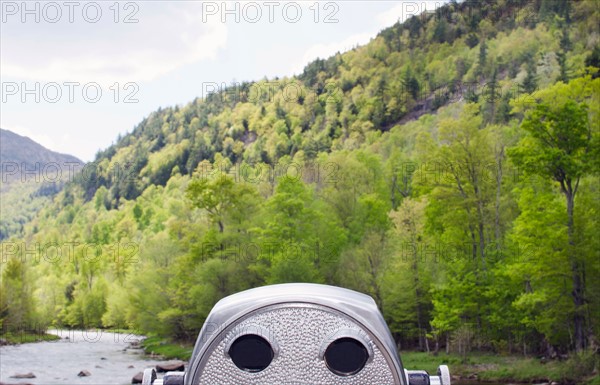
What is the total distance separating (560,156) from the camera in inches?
1056

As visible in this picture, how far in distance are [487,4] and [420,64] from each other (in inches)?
1711

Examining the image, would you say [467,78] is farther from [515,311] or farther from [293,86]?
[515,311]

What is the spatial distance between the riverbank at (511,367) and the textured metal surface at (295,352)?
24438 millimetres

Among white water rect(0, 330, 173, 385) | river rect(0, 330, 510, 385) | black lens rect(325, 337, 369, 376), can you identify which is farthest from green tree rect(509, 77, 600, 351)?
black lens rect(325, 337, 369, 376)

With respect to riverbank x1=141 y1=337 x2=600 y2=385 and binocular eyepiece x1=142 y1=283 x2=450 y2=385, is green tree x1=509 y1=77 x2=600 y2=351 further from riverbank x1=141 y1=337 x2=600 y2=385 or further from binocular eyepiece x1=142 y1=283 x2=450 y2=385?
binocular eyepiece x1=142 y1=283 x2=450 y2=385

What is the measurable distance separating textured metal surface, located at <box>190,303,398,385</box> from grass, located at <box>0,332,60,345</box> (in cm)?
5794

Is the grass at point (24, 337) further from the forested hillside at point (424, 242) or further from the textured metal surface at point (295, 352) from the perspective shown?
the textured metal surface at point (295, 352)

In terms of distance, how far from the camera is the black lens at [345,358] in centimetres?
173

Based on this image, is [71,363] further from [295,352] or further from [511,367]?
[295,352]

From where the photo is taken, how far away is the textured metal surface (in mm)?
1709

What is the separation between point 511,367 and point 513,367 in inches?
6.5

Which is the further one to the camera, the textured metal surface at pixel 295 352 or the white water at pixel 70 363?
the white water at pixel 70 363

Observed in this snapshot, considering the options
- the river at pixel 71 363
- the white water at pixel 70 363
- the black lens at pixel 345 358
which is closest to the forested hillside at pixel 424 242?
the river at pixel 71 363

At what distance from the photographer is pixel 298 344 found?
1.73m
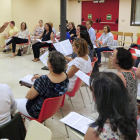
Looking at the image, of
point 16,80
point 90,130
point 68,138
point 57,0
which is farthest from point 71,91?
point 57,0

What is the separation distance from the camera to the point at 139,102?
2539mm

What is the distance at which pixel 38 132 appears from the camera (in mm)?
1502

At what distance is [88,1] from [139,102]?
391 inches

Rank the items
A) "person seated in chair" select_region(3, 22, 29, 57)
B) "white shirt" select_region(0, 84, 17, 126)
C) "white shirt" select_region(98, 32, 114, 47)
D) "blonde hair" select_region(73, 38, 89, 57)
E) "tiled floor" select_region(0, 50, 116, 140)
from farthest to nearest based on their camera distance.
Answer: "person seated in chair" select_region(3, 22, 29, 57) < "white shirt" select_region(98, 32, 114, 47) < "blonde hair" select_region(73, 38, 89, 57) < "tiled floor" select_region(0, 50, 116, 140) < "white shirt" select_region(0, 84, 17, 126)

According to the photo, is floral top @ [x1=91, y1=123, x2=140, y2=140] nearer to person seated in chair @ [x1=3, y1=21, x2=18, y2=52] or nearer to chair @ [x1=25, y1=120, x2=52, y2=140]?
chair @ [x1=25, y1=120, x2=52, y2=140]

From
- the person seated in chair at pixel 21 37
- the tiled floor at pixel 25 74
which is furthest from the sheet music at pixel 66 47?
the person seated in chair at pixel 21 37

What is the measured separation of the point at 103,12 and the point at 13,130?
34.5 ft

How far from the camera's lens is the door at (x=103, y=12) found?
11.0 m

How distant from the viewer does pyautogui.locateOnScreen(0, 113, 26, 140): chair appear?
1708mm

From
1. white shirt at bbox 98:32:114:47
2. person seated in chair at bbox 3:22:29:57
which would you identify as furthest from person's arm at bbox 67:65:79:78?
person seated in chair at bbox 3:22:29:57

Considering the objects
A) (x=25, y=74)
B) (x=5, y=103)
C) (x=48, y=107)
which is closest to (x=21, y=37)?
(x=25, y=74)

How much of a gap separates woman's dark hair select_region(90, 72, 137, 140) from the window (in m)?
8.96

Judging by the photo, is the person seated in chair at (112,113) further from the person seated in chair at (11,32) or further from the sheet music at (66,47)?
the person seated in chair at (11,32)

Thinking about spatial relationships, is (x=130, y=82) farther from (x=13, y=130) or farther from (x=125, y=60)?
(x=13, y=130)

------------------------

*DIRECTION*
Convert every line of the material above into a JSON list of strings, one string per line, leaving out blank lines and the pictures.

*OUTPUT OF THE EXERCISE*
[
  "What is the total distance separating (560,156) from the camera in inches?",
  "1056",
  "As visible in this picture, how far in distance are [487,4] and [420,64] from each other (in inches)?",
  "1711",
  "Examining the image, would you say [467,78] is farther from [515,311] or farther from [293,86]?",
  "[515,311]",
  "What is the spatial distance between the riverbank at (511,367) and the textured metal surface at (295,352)?",
  "24438 millimetres",
  "Among white water rect(0, 330, 173, 385) | river rect(0, 330, 510, 385) | black lens rect(325, 337, 369, 376), can you identify which is farthest from green tree rect(509, 77, 600, 351)?",
  "black lens rect(325, 337, 369, 376)",
  "With respect to riverbank x1=141 y1=337 x2=600 y2=385 and binocular eyepiece x1=142 y1=283 x2=450 y2=385, is green tree x1=509 y1=77 x2=600 y2=351 further from riverbank x1=141 y1=337 x2=600 y2=385 or further from binocular eyepiece x1=142 y1=283 x2=450 y2=385?",
  "binocular eyepiece x1=142 y1=283 x2=450 y2=385",
  "What is the measurable distance separating textured metal surface, located at <box>190,303,398,385</box> from grass, located at <box>0,332,60,345</box> (in cm)?",
  "5794",
  "Is the grass at point (24, 337) further from the forested hillside at point (424, 242) or further from the textured metal surface at point (295, 352) from the perspective shown?",
  "the textured metal surface at point (295, 352)",
  "In terms of distance, how far from the camera is the black lens at [345,358] in centimetres?",
  "173",
  "Based on this image, is [71,363] further from [295,352] or further from [511,367]?",
  "[295,352]",
  "From where the photo is taken, how far away is the textured metal surface (in mm)?",
  "1709",
  "What is the separation between point 511,367 and point 513,367 in inches?",
  "6.5",
  "Which is the further one to the camera, the textured metal surface at pixel 295 352 or the white water at pixel 70 363?",
  "the white water at pixel 70 363",
  "Observed in this snapshot, considering the options",
  "- the river at pixel 71 363",
  "- the white water at pixel 70 363",
  "- the black lens at pixel 345 358",
  "which is closest to the forested hillside at pixel 424 242?",
  "the river at pixel 71 363",
  "At what distance from the photographer is pixel 298 344 found?",
  "1.73m",
  "Looking at the image, of",
  "point 16,80",
  "point 90,130",
  "point 68,138",
  "point 57,0",
  "which is farthest from point 71,91?",
  "point 57,0",
  "What is the separation distance from the camera to the point at 139,102?",
  "2539mm",
  "What is the distance at which pixel 38 132 appears from the camera (in mm)?",
  "1502",
  "At what distance is [88,1] from [139,102]?",
  "391 inches",
  "Rank the items",
  "A) \"person seated in chair\" select_region(3, 22, 29, 57)",
  "B) \"white shirt\" select_region(0, 84, 17, 126)",
  "C) \"white shirt\" select_region(98, 32, 114, 47)",
  "D) \"blonde hair\" select_region(73, 38, 89, 57)",
  "E) \"tiled floor\" select_region(0, 50, 116, 140)",
  "from farthest to nearest based on their camera distance.",
  "Answer: \"person seated in chair\" select_region(3, 22, 29, 57) < \"white shirt\" select_region(98, 32, 114, 47) < \"blonde hair\" select_region(73, 38, 89, 57) < \"tiled floor\" select_region(0, 50, 116, 140) < \"white shirt\" select_region(0, 84, 17, 126)",
  "According to the photo, is floral top @ [x1=91, y1=123, x2=140, y2=140] nearer to person seated in chair @ [x1=3, y1=21, x2=18, y2=52] or nearer to chair @ [x1=25, y1=120, x2=52, y2=140]?",
  "chair @ [x1=25, y1=120, x2=52, y2=140]",
  "From",
  "- the person seated in chair at pixel 21 37",
  "- the tiled floor at pixel 25 74",
  "which is furthest from the sheet music at pixel 66 47?",
  "the person seated in chair at pixel 21 37",
  "What is the measured separation of the point at 103,12 and the point at 13,130?",
  "34.5 ft",
  "How far from the camera's lens is the door at (x=103, y=12) found?",
  "11.0 m",
  "How distant from the viewer does pyautogui.locateOnScreen(0, 113, 26, 140): chair appear?",
  "1708mm",
  "From",
  "1. white shirt at bbox 98:32:114:47",
  "2. person seated in chair at bbox 3:22:29:57",
  "which would you identify as furthest from person's arm at bbox 67:65:79:78?",
  "person seated in chair at bbox 3:22:29:57",
  "Considering the objects",
  "A) (x=25, y=74)",
  "B) (x=5, y=103)",
  "C) (x=48, y=107)",
  "which is closest to (x=21, y=37)?",
  "(x=25, y=74)",
  "How much of a gap separates woman's dark hair select_region(90, 72, 137, 140) from the window (in m)?",
  "8.96",
  "Judging by the photo, is the person seated in chair at (112,113) further from the person seated in chair at (11,32) or further from the sheet music at (66,47)?",
  "the person seated in chair at (11,32)",
  "Thinking about spatial relationships, is (x=130, y=82) farther from (x=13, y=130) or farther from (x=125, y=60)?",
  "(x=13, y=130)"
]